The Mail on Sunday

How to get your finances back on a roll

- By JO THORNHILL

INFLATION is on the rise, yet savings rates remain stubbornly low. So it is more important than ever to find the best possible rates for your cash.

Anna Bowes, director of the website Savings Champion, says: ‘Never just accept what your bank is offering. You will almost certainly do far better if you shop around to seek out top rates.’

Savers who have been with the same provider or in the same account for many years are likely to be among those who are losing out. Savings rates have fallen over the past 12 months, so Bowes says it is possible that your bank or building society has taken a knife to the rate on your account without you noticing. The difference between the best and worst cash savings accounts is stark.

HSBC’s Flexible Saver account pays just 0.01 per cent – that is £1 a year for every £10,000 held on deposit. By contrast, one of the best easy access accounts is an online savings deal with the Post Office. It is paying 1.01 per cent, which would earn you £101 a year on a £10,000 deposit. But you will need to move your money after 12 months, as the rate includes a 0.76 per cent bonus, which falls to zero after the first year.

Fixed-rate bonds offer better rates than instant access and easy access accounts and protect you from further rate cuts. But remember that with a bond you will be unable to access the money until it matures without incurring a penalty – and the rate could look uncompetit­ive if rates start rising.

The best deals are usually online. For example, digital provider Atom Bank is paying 2.05 per cent, fixed for five years. This bond can only be operated through a mobile phone app, so is no good if you do not own a smartphone. If that is the case, consider Skipton Building Society, which is paying 2 per cent fixed for five years on its online bond.

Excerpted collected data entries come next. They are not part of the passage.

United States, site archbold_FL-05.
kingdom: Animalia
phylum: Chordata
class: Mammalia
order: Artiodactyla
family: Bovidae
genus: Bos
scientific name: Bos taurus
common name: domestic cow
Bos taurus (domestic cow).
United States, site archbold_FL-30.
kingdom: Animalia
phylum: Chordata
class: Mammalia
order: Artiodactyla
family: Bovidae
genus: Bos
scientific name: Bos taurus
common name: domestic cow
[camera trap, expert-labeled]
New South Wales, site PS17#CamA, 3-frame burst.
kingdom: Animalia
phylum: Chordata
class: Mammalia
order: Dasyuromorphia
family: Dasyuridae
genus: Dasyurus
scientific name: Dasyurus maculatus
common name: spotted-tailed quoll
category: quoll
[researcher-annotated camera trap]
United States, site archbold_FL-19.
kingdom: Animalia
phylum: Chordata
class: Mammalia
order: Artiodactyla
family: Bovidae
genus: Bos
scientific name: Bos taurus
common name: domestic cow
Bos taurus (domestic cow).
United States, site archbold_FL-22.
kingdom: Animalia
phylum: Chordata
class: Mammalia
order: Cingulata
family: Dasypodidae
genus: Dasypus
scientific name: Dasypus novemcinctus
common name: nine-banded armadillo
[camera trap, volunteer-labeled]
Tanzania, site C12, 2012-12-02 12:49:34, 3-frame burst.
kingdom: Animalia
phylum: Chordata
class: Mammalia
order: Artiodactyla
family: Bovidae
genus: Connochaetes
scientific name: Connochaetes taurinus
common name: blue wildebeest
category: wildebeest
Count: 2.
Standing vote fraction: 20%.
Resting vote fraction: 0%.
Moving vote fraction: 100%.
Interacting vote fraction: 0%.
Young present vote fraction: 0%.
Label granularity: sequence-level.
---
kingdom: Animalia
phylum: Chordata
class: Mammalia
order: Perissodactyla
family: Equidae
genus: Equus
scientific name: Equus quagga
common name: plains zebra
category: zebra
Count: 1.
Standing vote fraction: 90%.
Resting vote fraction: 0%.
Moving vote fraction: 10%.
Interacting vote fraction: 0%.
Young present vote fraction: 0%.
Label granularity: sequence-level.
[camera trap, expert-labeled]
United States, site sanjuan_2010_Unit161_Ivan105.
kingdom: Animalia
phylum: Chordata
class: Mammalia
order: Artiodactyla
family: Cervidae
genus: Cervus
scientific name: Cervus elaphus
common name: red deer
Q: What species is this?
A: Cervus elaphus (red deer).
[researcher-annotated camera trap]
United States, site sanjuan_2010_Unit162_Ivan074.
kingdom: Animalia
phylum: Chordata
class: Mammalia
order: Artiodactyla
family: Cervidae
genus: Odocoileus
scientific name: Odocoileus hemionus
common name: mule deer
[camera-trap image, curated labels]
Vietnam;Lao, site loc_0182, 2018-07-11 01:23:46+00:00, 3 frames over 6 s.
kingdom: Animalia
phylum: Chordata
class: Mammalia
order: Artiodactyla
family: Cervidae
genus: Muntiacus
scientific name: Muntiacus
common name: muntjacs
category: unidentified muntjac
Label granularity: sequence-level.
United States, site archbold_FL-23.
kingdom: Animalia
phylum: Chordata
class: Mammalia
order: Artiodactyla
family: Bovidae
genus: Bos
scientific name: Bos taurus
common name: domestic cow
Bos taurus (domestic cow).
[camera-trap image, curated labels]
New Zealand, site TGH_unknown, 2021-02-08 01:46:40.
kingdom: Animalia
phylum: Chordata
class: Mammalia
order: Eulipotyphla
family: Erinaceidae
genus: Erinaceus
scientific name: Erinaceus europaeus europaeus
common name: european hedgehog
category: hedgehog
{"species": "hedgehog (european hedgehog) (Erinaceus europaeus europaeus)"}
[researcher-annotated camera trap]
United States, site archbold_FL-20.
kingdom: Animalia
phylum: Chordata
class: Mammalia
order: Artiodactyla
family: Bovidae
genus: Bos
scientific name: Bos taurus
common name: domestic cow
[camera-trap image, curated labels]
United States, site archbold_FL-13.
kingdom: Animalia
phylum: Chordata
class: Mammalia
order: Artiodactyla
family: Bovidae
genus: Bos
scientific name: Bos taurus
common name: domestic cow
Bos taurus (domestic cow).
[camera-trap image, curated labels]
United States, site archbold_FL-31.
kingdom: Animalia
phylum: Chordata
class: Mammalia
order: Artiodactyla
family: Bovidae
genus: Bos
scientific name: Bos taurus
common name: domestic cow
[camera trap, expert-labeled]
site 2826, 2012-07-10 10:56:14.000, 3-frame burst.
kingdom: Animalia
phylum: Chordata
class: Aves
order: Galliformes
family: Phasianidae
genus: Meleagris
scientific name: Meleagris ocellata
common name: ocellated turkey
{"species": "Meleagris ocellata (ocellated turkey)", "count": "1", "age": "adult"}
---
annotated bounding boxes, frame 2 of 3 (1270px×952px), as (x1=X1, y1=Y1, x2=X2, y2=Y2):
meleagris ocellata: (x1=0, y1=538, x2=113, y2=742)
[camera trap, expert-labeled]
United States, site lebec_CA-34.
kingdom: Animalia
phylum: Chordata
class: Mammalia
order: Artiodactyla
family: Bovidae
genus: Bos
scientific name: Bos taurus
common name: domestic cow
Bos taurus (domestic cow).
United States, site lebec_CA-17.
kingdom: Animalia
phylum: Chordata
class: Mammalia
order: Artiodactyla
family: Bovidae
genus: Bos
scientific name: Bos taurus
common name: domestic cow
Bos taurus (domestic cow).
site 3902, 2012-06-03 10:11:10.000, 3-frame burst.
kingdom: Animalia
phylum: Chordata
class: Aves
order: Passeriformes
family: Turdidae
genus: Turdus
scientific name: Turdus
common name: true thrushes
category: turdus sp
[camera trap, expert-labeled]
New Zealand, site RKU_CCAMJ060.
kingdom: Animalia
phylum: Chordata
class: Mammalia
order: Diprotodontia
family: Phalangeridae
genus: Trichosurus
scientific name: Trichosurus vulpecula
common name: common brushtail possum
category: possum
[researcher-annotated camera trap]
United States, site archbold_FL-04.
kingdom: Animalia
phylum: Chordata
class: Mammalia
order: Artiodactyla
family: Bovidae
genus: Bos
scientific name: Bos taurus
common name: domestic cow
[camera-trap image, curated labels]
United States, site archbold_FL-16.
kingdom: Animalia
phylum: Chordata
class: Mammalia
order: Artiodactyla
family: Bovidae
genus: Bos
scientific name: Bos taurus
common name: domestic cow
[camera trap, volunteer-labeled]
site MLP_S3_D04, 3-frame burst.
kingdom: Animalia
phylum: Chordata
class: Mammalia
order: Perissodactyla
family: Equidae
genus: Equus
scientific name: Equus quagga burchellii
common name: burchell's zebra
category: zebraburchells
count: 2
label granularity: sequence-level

Regular savings accounts are good if you want to put a sum away each month. Saffron Building Society pays 3.5 per cent on its 12-month branch and postal regular saver account, while Santander 123 current account holders can get 3 per cent on its regular saver account. The maximum contributi­on is £200 a month on both accounts.

TOP TIPS

KEEP a healthy sum in an easyaccess account to cover unforeseen events and emergencie­s. Aim for between three and six months’ wages.

MONITOR the rate on your accounts at least twice a year. Switch if it is no longer competitiv­e. Savings Champion offers a free rate tracker service that lets you know when the rate on your account changes and if you can find a better deal.

LOOK at high interest current accounts. Nationwide Building Society’s FlexDirect pays 5 per cent on balances of up to £2,500, falling to 1 per cent after 12 months.

ENSURE your savings portfolio is balanced. By including a mix of easy access accounts and fixed-rate bonds, you can take advantage of any better rates that come along in the meantime.

REMEMBER that the maximum protection on deposits is now £85,000 – or £170,000 for a joint account – per provider. You may hold accounts with different savings brands that are part of the same banking group, so be sure not to exceed the limit. The Financial Services Compensati­on Scheme has more details at fscs.org.uk.

IF YOU lose track of an account, visit mylostacco­unt.org.uk, a free tracing service run by the Building Societies Associatio­n, the British Bankers’ Associatio­n and National Savings and Investment­s. MANY people have amassed a portfolio of tax-friendly Individual Savings Accounts (Isas), investment­s and pension funds during their working life. But few take time to review whether their investment­s are performing satisfacto­rily and if they could get better value for money elsewhere.

Danny Cox, a financial adviser with broker Hargreaves Lansdown, says: ‘We all have busy lives and it is all too easy to forget about old pensions and investment­s we may have taken out years ago. As a rule of thumb, I recommend that clients check their investment­s about once a year. They should look at the individual funds they own and see whether they are on track.

‘If your objectives have changed – for example, you plan to work longer or retire earlier than expected – then ensure your investment­s will still help

you meet your new goals. It may be that some tweaking is required. If in doubt, it may be time to seek some advice from a fee-charging investment adviser or a financial plan-ner.’

DO NOT forget to use your tax-free Isa allowance each year. The individual tax-free limit for this financial year, which ends on April 5, is £15,240. The allowance for the next tax year, starting on April 6, rises dramatical­ly to £20,000.

CAUTIOUS and first-time investors should focus on funds that track a UK index such as the FTSE All-Share or FTSE100. The best place to buy such tracker funds is through a low-cost online investment platform run by the likes of Fidelity or Hargreaves Lansdown.

IF YOU have an appetite for greater risk and are investing for the long term, then consider the actively managed funds that are run by leading investment houses.

DRIP feeding cash into a fund each month is a good way to benefit from stock market gains and limit the effect of falls.

THE unclaimed assets register can help you track down lost investment­s. Visit uar.co.uk or call 0333 000 0182.

TO TRACE lost private and workplace pensions use the Pension Tracing Service. Visit pensiontra­cingservic­e.com or call 0800 1223 170.